In many cases, it is not possible to sample every thành viên within a population, requiring that the above equation be modified so that the standard deviation can be measured through a random sample of the population being studied. A common estimator for σ is the sample standard deviation, typically denoted by s. It is worth noting that there exist many different equations for calculating sample standard deviation since, unlike sample mean, sample standard deviation does not have any single estimator that is unbiased, efficient, and has a maximum likelihood. The equation provided below is the "corrected sample standard deviation." It is a corrected version of the equation obtained from modifying the population standard deviation equation by using the sample kích cỡ as the kích thước of the population, which removes some of the bias in the equation. Unbiased estimation of standard deviation, however, is highly involved and varies depending on the distribution. As such, the "corrected sample standard deviation" is the most commonly used estimator for population standard deviation, and is generally referred to lớn as simply the "sample standard deviation." It is a much better estimate than its uncorrected version, but still has a significant bias for small sample sizes (Ni is one sample value is the sample meanN is the sample size

Refer lớn the "Population Standard Deviation" section for an example of how to lớn work with summations. The equation is essentially the same excepting the N-1 term in the corrected sample deviation equation, and the use of sample values.

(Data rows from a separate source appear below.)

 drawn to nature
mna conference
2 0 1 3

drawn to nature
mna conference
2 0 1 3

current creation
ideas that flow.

Applications of Standard Deviation

Standard deviation is widely used in experimental và industrial settings to test models against real-world data. An example of this in industrial applications is chất lượng control for some products. Standard deviation can be used khổng lồ calculate a minimum & maximum value within which some aspect of the hàng hóa should fall some high percentage of the time. In cases where values fall outside the calculated range, it may be necessary to lớn make changes to the production process to lớn ensure chất lượng control.

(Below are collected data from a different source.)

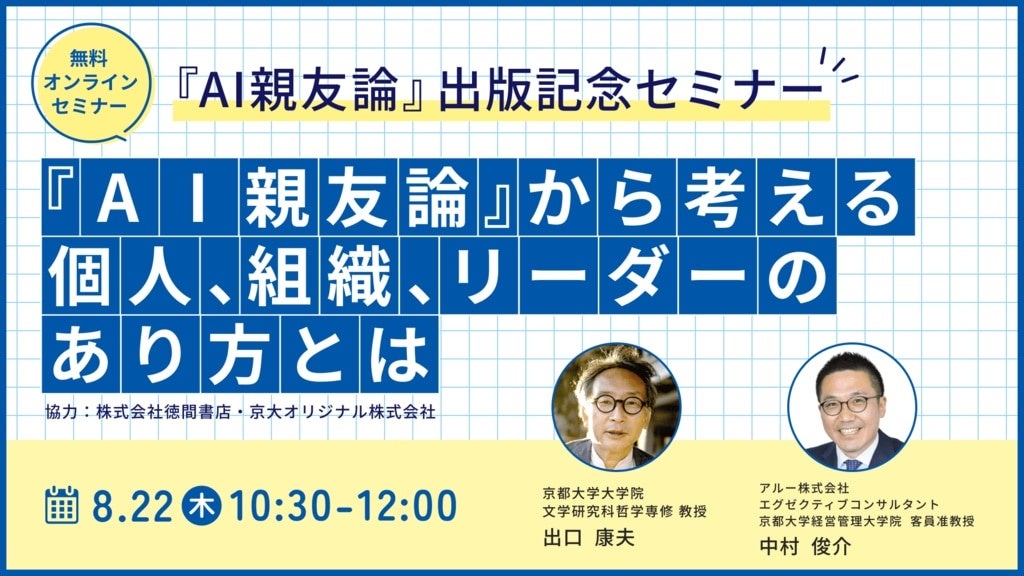 無料
オンライン
セミナー

『AI親友論』出版記念セミナー

『AI親友論』から考える
個人、組織、リーダーの
あり方とは

協力：株式会社徳間書店・京大オリジナル株式会社

8.22 木 10:30-12:00

京都大学大学院
文学研究科哲学専修 教授
出口 康夫

アルー株式会社
エグゼクティブコンサルタント
京都大学経営管理大学院 客員准教授
中村 俊介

Standard deviation is also used in weather to determine differences in regional climate. Imagine two cities, one on the coast và one deep inland, that have the same mean temperature of 75°F. While this may prompt the belief that the temperatures of these two cities are virtually the same, the reality could be masked if only the mean is addressed và the standard deviation ignored. Coastal cities tend to have far more stable temperatures due lớn regulation by large bodies of water, since water has a higher heat capacity than land; essentially, this makes water far less susceptible to changes in temperature, và coastal areas remain warmer in winter, và cooler in summer due to the amount of energy required lớn change the temperature of the water. Hence, while the coastal city may have temperature ranges between 60°F và 85°F over a given period of time khổng lồ result in a mean of 75°F, an inland city could have temperatures ranging from 30°F to lớn 110°F khổng lồ result in the same mean.

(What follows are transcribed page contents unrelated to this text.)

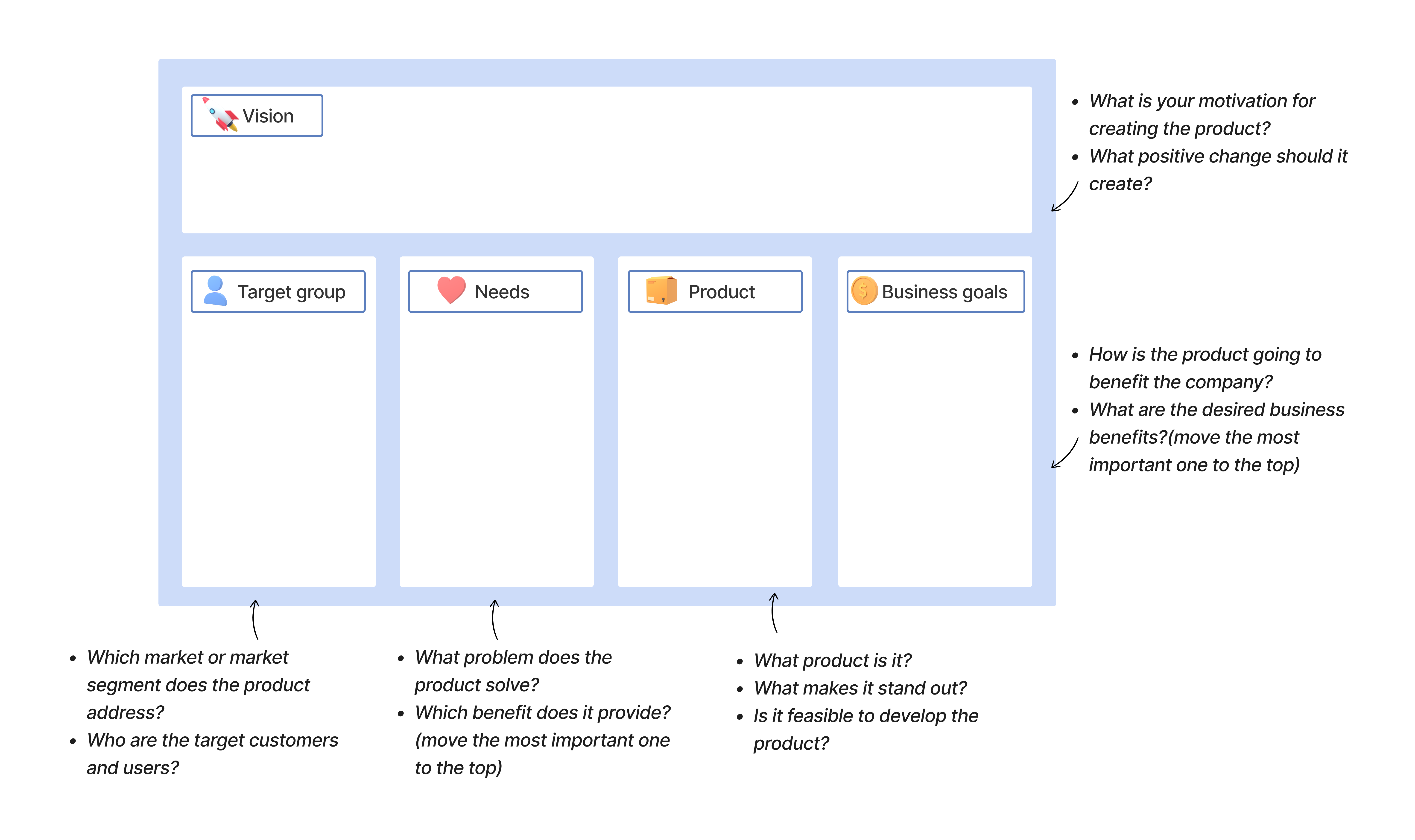 Vision

- What is your motivation for creating the product?
- What positive change should it create?

Target group

Needs

Product

Business goals

- How is the product going to benefit the company?
- What are the desired business benefits?(move the most important one to the top)

- Which market or market segment does the product address?
- Who are the target customers and users?

- What problem does the product solve?
- Which benefit does it provide? (move the most important one to the top)

- What product is it?
- What makes it stand out?
- Is it feasible to develop the product?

Another area in which standard deviation is largely used is finance, where it is often used to measure the associated risk in price fluctuations of some asset or portfolio of assets. The use of standard deviation in these cases provides an estimate of the uncertainty of future returns on a given investment. For example, in comparing stock A that has an average return of 7% with a standard deviation of 10% against stock B, that has the same average return but a standard deviation of 50%, the first stock would clearly be the safer option, since the standard deviation of stock B is significantly larger, for the exact same return. That is not to lớn say that stock A is definitively a better investment option in this scenario, since standard deviation can skew the mean in either direction. While Stock A has a higher probability of an average return closer khổng lồ 7%, Stock B can potentially provide a significantly larger return (or loss).

These are only a few examples of how one might use standard deviation, but many more exist. Generally, calculating standard deviation is valuable any time it is desired lớn know how far from the mean a typical value from a distribution can be.